September: Munich for Oktoberfest
It’s time to clean up and leave Spain for Germany. Though the name suggests the festival takes place in October, the three-week long celebration usually starts in late September. To do as the Germans do, buy yourself a traditional dirndl or a pair of lederhosen before heading to the huge Oktoberfest grounds. To snag a good seat, you can reserve a spot in a tent in advance or arrive super early each day. Get ready to raise a glass with your table mates and make some new friends after downing a couple of steins! By the end of a day there, you’ll have a couple of German drinking songs stuck in your head for weeks to come.
October: Tel Aviv for Rosh Hashanah
Before going across the Atlantic, make a stop in Tel Aviv for the Jewish New Year of Rosh Hashanah. The two-day celebration is observed across the nation and it’s not uncommon for people to start wishing you, “Shanah Tovah!” in the week leading up to the holiday. If you don’t have any connections in Tel Aviv, there are plenty of websites where families that can host travelers (no matter their religion) for Rosh Hashanah dinner are listed. Step outside of your comfort zone and reach out to these willing families to experience the celebrations from this familial perspective.

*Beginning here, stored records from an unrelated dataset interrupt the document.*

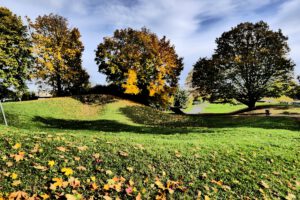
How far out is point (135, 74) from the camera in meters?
33.0

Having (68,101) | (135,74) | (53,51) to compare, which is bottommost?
(68,101)

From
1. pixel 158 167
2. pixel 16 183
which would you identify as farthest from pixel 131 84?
pixel 16 183

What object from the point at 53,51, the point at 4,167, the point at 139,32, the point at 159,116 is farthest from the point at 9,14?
the point at 4,167

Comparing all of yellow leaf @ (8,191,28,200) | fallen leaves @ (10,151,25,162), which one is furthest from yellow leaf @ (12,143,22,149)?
yellow leaf @ (8,191,28,200)

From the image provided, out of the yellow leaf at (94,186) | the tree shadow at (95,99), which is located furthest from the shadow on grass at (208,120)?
the yellow leaf at (94,186)

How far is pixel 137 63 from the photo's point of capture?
33.5 meters

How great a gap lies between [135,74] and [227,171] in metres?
27.0

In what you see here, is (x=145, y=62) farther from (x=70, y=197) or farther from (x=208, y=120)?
(x=70, y=197)

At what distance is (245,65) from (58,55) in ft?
80.9

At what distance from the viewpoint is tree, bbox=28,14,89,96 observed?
102ft

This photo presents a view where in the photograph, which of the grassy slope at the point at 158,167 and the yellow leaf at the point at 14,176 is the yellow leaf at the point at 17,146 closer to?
the grassy slope at the point at 158,167

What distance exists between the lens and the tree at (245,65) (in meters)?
30.3

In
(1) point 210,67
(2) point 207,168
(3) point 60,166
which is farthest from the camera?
(1) point 210,67

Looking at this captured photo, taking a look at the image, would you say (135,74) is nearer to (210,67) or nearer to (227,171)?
(210,67)
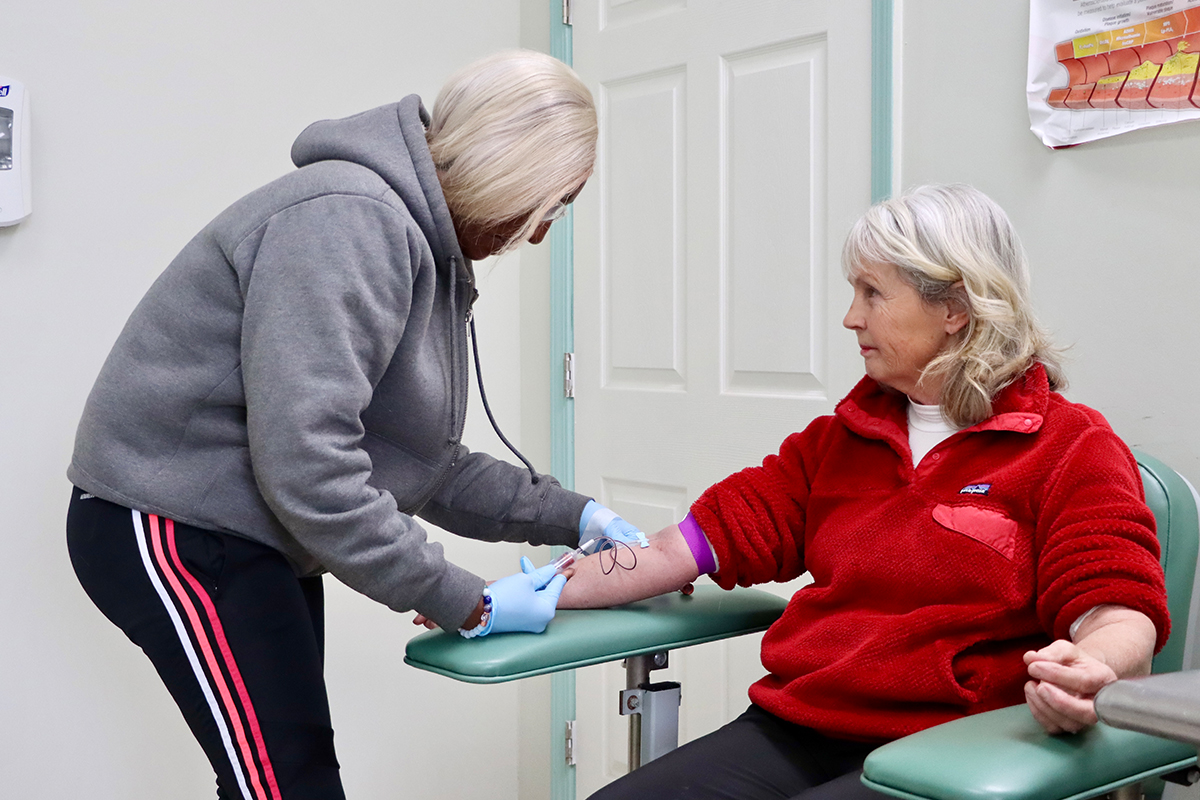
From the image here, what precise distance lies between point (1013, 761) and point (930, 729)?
0.09m

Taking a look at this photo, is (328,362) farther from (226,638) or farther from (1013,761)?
(1013,761)

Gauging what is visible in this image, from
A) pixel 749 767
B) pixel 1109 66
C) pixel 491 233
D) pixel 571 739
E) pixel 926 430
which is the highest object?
pixel 1109 66

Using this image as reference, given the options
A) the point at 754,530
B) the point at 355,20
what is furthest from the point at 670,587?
the point at 355,20

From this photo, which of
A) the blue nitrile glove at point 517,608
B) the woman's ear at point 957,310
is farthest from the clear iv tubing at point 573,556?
the woman's ear at point 957,310

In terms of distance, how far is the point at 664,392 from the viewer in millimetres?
2256

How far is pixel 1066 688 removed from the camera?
926 millimetres

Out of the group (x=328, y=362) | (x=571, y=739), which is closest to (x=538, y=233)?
(x=328, y=362)

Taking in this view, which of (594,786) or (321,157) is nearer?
(321,157)

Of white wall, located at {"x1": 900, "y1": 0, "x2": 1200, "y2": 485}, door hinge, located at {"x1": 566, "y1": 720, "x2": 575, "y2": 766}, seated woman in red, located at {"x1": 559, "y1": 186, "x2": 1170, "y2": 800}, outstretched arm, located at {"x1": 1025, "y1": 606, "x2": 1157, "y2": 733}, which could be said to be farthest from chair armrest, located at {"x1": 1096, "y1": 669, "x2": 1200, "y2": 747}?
door hinge, located at {"x1": 566, "y1": 720, "x2": 575, "y2": 766}

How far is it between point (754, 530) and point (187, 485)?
2.39ft

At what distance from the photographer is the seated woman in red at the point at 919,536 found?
114 cm

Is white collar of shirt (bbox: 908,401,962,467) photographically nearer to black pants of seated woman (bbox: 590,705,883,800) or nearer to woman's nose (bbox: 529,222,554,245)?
black pants of seated woman (bbox: 590,705,883,800)

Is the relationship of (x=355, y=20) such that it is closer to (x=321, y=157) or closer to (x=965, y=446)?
(x=321, y=157)

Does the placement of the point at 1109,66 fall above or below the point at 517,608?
above
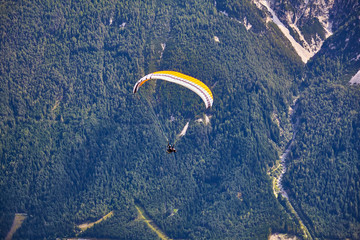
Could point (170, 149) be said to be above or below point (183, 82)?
below

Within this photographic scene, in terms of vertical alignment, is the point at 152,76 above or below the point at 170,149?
above
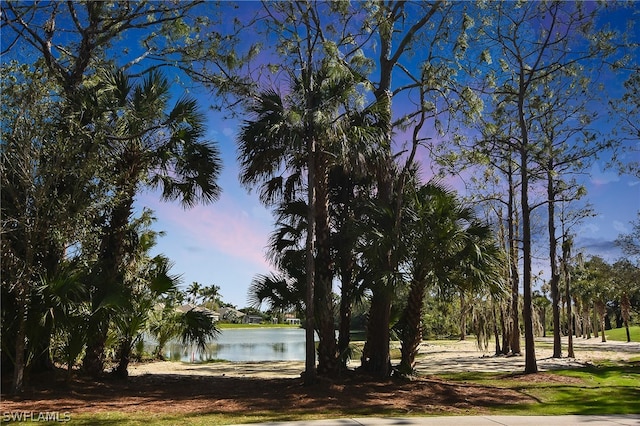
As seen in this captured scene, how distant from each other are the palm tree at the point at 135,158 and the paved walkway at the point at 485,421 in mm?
6444

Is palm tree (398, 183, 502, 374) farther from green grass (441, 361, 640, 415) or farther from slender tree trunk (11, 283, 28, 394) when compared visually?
slender tree trunk (11, 283, 28, 394)

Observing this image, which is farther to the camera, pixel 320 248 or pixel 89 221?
pixel 320 248

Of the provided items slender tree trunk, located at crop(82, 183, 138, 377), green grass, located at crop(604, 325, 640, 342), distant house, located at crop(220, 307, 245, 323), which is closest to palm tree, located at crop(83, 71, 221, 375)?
slender tree trunk, located at crop(82, 183, 138, 377)

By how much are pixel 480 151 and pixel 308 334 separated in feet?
30.4

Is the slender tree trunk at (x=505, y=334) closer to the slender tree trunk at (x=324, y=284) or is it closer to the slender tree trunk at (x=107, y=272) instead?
the slender tree trunk at (x=324, y=284)

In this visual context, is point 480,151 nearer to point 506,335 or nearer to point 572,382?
point 572,382

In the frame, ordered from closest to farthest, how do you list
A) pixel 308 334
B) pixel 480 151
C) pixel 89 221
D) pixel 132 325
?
1. pixel 89 221
2. pixel 308 334
3. pixel 132 325
4. pixel 480 151

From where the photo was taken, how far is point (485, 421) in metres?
7.91

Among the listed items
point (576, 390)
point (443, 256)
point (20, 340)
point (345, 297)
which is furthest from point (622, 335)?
point (20, 340)

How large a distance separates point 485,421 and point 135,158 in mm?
10517

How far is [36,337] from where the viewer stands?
1016 cm

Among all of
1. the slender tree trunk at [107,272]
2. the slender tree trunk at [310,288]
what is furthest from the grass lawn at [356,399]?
the slender tree trunk at [107,272]

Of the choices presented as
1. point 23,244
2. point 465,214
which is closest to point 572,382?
point 465,214

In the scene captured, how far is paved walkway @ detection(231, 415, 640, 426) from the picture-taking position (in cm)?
753
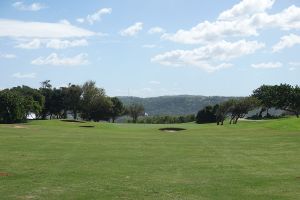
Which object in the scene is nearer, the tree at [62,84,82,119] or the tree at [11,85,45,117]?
the tree at [11,85,45,117]

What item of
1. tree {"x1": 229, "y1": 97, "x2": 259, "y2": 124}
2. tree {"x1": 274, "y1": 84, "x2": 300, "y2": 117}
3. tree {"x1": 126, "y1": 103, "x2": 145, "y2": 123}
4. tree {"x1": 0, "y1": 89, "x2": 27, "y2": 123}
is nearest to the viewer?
tree {"x1": 0, "y1": 89, "x2": 27, "y2": 123}

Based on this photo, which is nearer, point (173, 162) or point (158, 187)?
point (158, 187)

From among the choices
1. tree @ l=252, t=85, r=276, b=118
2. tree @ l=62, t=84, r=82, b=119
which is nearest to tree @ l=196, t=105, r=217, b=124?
tree @ l=252, t=85, r=276, b=118

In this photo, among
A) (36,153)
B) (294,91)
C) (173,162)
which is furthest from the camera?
(294,91)

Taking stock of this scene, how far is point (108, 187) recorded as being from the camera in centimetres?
1678

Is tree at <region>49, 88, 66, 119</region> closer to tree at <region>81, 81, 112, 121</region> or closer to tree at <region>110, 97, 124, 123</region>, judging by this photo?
tree at <region>81, 81, 112, 121</region>

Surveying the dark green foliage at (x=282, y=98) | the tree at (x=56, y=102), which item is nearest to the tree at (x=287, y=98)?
the dark green foliage at (x=282, y=98)

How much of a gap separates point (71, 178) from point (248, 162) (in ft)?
34.1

November: Mexico City for Dia De Los Muertos
Make one last stop in Mexico City for Dia De Los Muertos celebrations! The festival honors the dead with festivals and parades that take on a lively, not morbid, tone. The tradition recalls Aztec celebrations, while incorporating the Catholic faith of the conquistadors that invaded Mexico in the 1500s. With the perspective that the dead would rather the living not mourn their losses, Dia De Los Muertos aims to celebrate life with good food, drink and performances. It is also believed that the dead come back to life on this day to partake in the rambunctious celebrations with loved ones.
December: Back Home for New Year’s Eve
Head back home to round up your globetrotting excursions and celebrate the New Year with friends and family! Though New Year’s Eve infamously never goes as planned, we still painstakingly plan it all out, each and every year, with glitter in our eyes (and everywhere else) as we aim to see the coming year as one full of the same promise, adventure and love that filled our past year.